- [EXTRACT]
"""

Adding URLs in your documentation (DESCRIPTION, manual pages, README, vignettes) is a good way to provide more information for users of the package.

We’ve already made the case for storing URLs to your development repository and package documentation website in DESCRIPTION. Now, the Description part of the DESCRIPTION, that gives a short summary about what your package does, can contain URLs between < and >.

Please write references in the description of the DESCRIPTION file in the form
authors (year) <doi:...>
authors (year) <arXiv:...>
authors (year, ISBN:...)
or if those are not available: authors (year) <https:...>
with no space after 'doi:', 'arXiv:', 'https:' and angle brackets for auto-linking.

The auto-linking (i.e. from <doi:10.21105/joss.01857> to <a href="https://doi.org/10.21105/joss.01857">doi:10.21105/joss.01857</a>) happens when building the package, via regular expressions. So you don’t type in an URL, but one will be constructed.

"""

- [REQUIRED ACTIONS]
[A] According to the passage on documentation URLs, when does the auto-linking happen?
[B] Reproduce the passage on documentation URLs word for word, from "or if those" to "will be constructed.".
[C] Carry on writing the passage on documentation URLs, starting after its last sentence.

Spatial reasoning records
"""

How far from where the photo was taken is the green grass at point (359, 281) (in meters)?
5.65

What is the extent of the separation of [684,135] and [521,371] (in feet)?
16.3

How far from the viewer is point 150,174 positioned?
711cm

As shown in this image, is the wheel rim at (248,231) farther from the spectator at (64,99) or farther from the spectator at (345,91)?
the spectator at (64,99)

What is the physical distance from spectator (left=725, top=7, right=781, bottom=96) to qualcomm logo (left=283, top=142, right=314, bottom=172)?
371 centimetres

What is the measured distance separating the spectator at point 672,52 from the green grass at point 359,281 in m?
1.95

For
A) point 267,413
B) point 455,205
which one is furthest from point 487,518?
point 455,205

"""
"""

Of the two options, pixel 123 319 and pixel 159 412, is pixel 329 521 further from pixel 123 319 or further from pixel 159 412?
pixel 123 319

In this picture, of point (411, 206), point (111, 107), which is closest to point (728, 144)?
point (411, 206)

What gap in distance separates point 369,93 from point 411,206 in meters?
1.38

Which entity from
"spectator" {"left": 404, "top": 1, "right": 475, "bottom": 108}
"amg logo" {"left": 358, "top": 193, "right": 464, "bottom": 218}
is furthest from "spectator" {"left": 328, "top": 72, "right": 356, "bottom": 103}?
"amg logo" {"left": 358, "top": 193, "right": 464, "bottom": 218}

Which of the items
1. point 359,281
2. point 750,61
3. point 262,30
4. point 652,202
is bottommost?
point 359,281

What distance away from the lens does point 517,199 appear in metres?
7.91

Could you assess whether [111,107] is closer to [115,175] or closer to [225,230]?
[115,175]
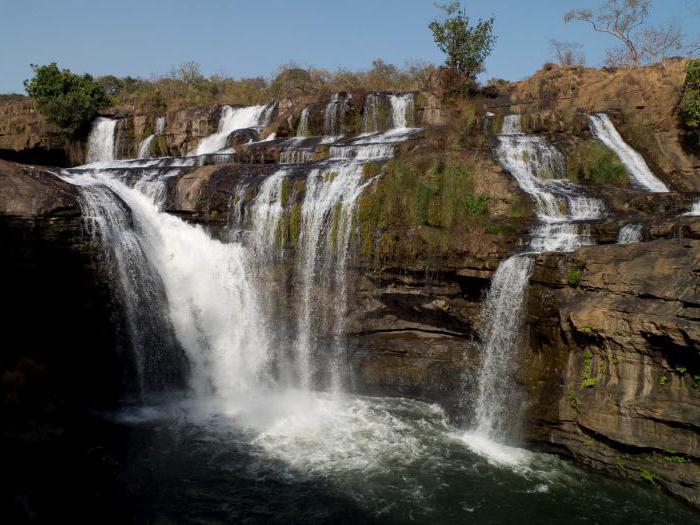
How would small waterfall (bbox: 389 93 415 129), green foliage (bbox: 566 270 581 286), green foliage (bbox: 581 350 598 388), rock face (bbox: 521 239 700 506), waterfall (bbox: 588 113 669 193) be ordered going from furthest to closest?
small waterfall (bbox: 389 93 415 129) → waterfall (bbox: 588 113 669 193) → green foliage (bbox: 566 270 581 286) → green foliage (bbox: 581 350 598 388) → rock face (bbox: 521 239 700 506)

"""
"""

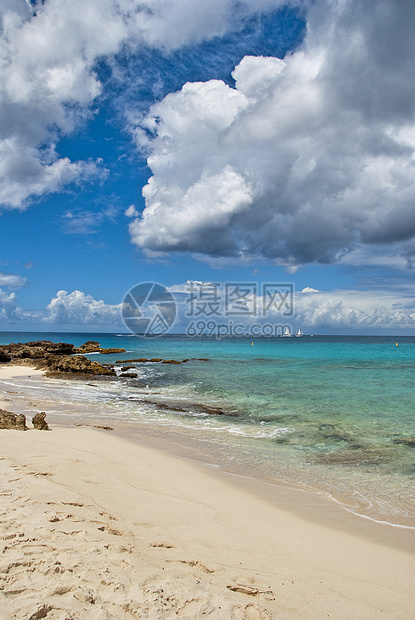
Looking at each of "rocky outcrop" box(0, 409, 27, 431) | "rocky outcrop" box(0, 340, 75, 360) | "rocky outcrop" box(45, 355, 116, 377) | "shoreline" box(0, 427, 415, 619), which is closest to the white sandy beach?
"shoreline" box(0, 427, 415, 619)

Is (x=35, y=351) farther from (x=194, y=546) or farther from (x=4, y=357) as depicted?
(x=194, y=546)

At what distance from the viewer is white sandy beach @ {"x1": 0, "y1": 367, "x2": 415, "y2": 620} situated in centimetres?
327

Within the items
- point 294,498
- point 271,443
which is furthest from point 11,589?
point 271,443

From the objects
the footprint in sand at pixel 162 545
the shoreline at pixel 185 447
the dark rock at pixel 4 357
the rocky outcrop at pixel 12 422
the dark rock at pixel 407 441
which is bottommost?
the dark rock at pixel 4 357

"""

- [ANSWERS BELOW]
[A] It happens when building the package, via regular expressions.

[B]
or if those are not available: authors (year) <https:...>
with no space after 'doi:', 'arXiv:', 'https:' and angle brackets for auto-linking.

The auto-linking (i.e. from <doi:10.21105/joss.01857> to <a href="https://doi.org/10.21105/joss.01857">doi:10.21105/joss.01857</a>) happens when building the package, via regular expressions. So you don’t type in an URL, but one will be constructed.

[C]
For adding links to manual pages, it is best to have roxygen2 docs about linking in mind or open in a browser tab. Also refer to the Writing R Extensions section about cross-references.2

There are links you add yourself (i.e. actual URLs), but also generated links when you want to refer to another topic or function, typeset as code or not. The documentation features useful tables summarizing how to use the syntax [thing] and [text][thing] to produce the links and look you expect.

And see also… the @seealso roxygen2 tag/\Seealso section! It is meant especially for storing cross-references and external links, following the syntax of links mentioned before.

The links to documentation topics are not URLs but they will be checked by roxygen2::roxygenize() (devtools::document()) and R CMD check. roxygen2 will warn Link to unknown topic and R CMD check will warn too Missing link or links in documentation object 'foo.Rd'.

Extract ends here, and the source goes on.